August Challenge: More like Captain Marvel-ous!

captain marvel 1_Fotor_Collage

The Basics: 

Pattern: Simplicity 1606 bodice and Sewaholic Cambie skirt, view A

Fabric: 1.5 yds of blue cotton sateen (stash), 1/2 yd red cotton sateen, 1/2 yd gold charmeuse (stash), 1 yd of cotton muslin

Alterations: HAHAHAHAHAHAHA. Lots.

Notions: Zipper. Cording for piping, harvested from pre-purchased piping in my stash (because I hate myself). 

Make it again?: Not likely. I love it and will definitely make more character-themed dresses, but not this one. Likely. I don’t know. Who wants one? 

Favorite parts: All of it. The bodice came out exactly like I hoped it would, which makes me super, super happy. 

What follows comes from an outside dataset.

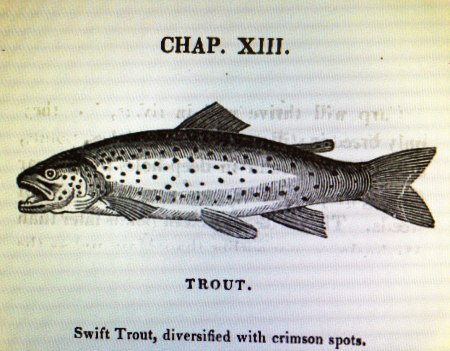 Salter Trout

Process: This dress is totally inspired by Contagious Costuming’s beautiful Captain Marvel dress. As soon as I saw it, I wanted it. I thought it was a perfect “frosting” project for this month’s theme, since I’ll probably only wear it out to geeky events. Fortunately, I had a fair amount of fabric in my stash that was perfect for the project. 

It begins...
It begins…

I knew off the bat that I wanted the Cambie skirt. It’s flattering and has pockets! What’s not to love? Figuring out which bodice I wanted was a little more difficult. My initial inclination was to go with Simplicity 1699, and in hindsight, that may have been a better option since the neckline is drafted higher. I opted to go with Simplicity 1606 instead since I had it in my stash and I wanted a little hand holding to perfect the fit of the bodice. For my first muslin (yes, first), I made size 22 since it corresponded to my full bust, but I was swimming in it. Then I went back and made size 16, which corresponds to my high bust. Much better fit, though I still had to adjust for pooling under the bust. This tutorial was a great help in that department. 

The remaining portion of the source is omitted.